Der Erhalt der Schöpfung erscheint vielen Christen eher unwichtig. Anders ist es nicht erklärbar, wie unbekümmert sie mit dem Auto herumfahren, Flugreisen unternehmen und energieintensive Vergnügungen konsumieren. In den USA hat mit der Wahl von Präsident Bush, welcher sich zu christlichen Werten bekennt, dieser Raubzug auf Gottes Schöpfung einen neuen Höhepunkt erfahren. Warum verhalten sich viele Christen so wenig schöpfungsorientiert?

Eine Antwort mag darin liegen, dass uns die Bibel nur minimale Aufforderungen zum Schutz und Bewahren der Schöpfung (1 Mo 1,28) gibt. In Römer 8,19.22 schreibt Paulus wohl davon, dass die Schöpfung unter der Sünde leidet und auf die völlige Wiederherstellung durch Jesus Christus wartet. Ein Aufruf an die Jünger Jesu zu einem schöpfungsgerechten Lebensstil fehlt aber weitgehend, was damals auch überflüssig gewesen wäre.

Solange wir uns nur mit den direkten Aussagen der Bibel zur Schöpfung befassen, werden wir uns weiterhin den weltweiten schweren Umweltproblemen entziehen. Sobald wir allerdings erkennen, dass Umweltprobleme letztlich soziale Probleme sind, bekommt das Thema brennende biblische Aktualität.

Entwicklungsnöte

Wenn wir in einem Entwicklungs- oder Schwellenland eintreffen, raubt uns zuerst das Verkehrschaos den Atem. Das grosse Gedränge der vielen, meist schlecht geschützten Verkehrsteilnehmer weckt in uns Angst vor Unfällen und Verletzungen - zu Recht, denn der Verkehr fordert einen hohen Blutzoll, in indischen Millionenstädten drei bis sechs Todesopfer pro Tag! Hinzu kommen Lärm und Luftverschmutzung, die schwere Gesundheitsschäden bei Mensch und Tier verursachen.

Neben dem Verkehr fällt die allgegenwärtige Armut auf. An Rotlicht-Ampeln warten in Lumpen gehüllte, verkrüppelte Menschen mit flehenden Blicken, die Autofahrer um eine Gabe bittend. Viele haben kein Bett oder Haus, in welches sie sich zurückziehen könnten. Das kleine Einkommen - gemäss UNO gilt ein Einkommen von weniger als einem Dollar pro Tag als Armutsgrenze - setzt diese Menschen buchstäblich in die modernen Grossstädte aus: Kein Schutz vor dem gefährlichen Verkehr, kein Rückzug in eine stillere Umgebung, keine Ruhe oder Entspannung.

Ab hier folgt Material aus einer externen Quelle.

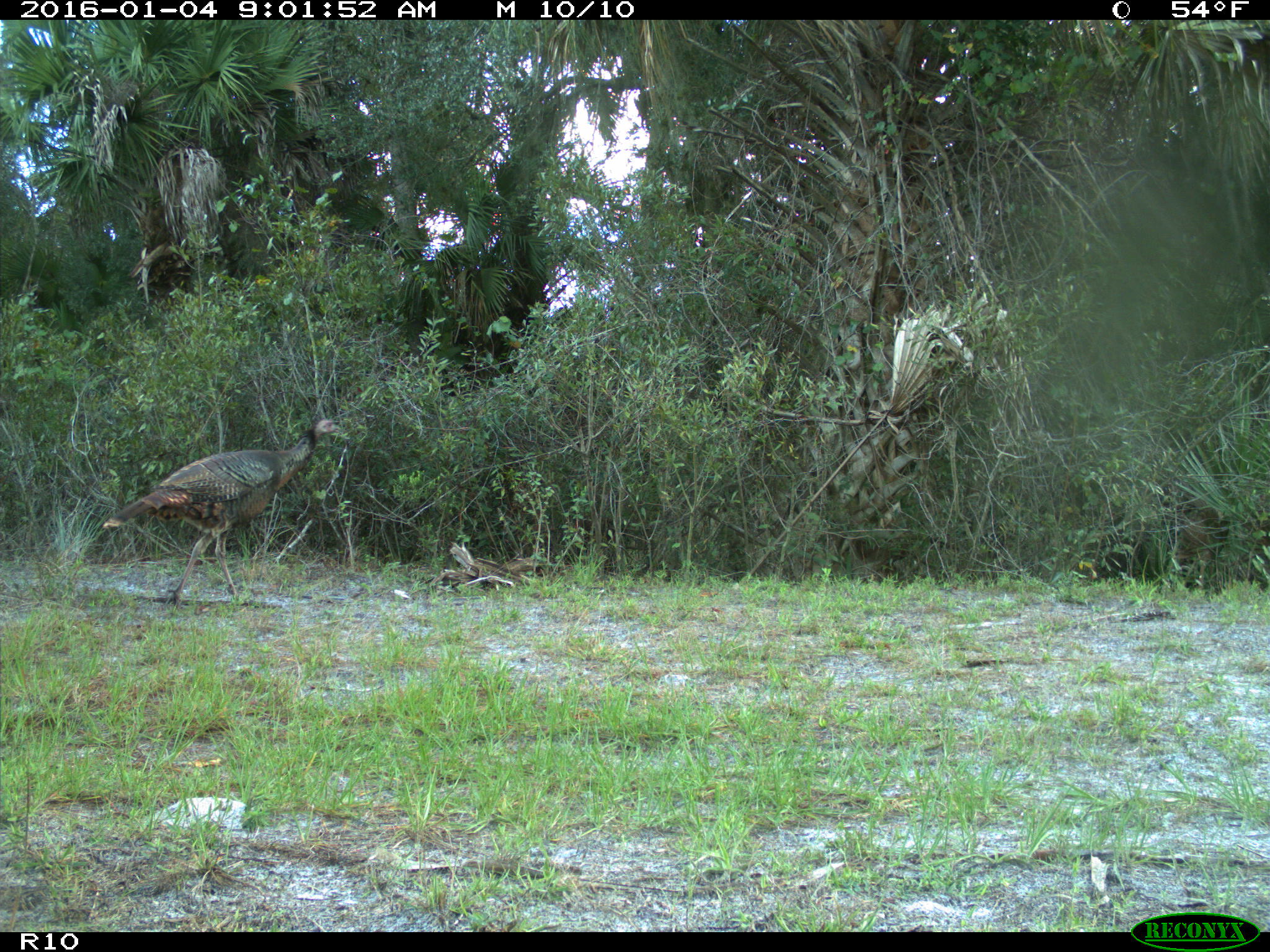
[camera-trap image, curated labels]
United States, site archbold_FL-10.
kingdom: Animalia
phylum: Chordata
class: Aves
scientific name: Aves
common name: birds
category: unidentified bird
Unidentified bird (birds) (Aves).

Wer der stinkenden Grossstadt eines Entwicklungslandes nicht entflieht, wird noch anderes feststellen: Wasser ist Mangelware. Falls Wasser gesichtet wird, ist es oft unansehnlich, stinkend und nicht trinkbar. Als westlicher Besucher kann man sich genügend Wasser in gewünschter Qualität kaufen, aber was macht die lokale Bevölkerung? Die schlechte Wasserverfügbarkeit führt zu vielen gesundheitlichen Problemen.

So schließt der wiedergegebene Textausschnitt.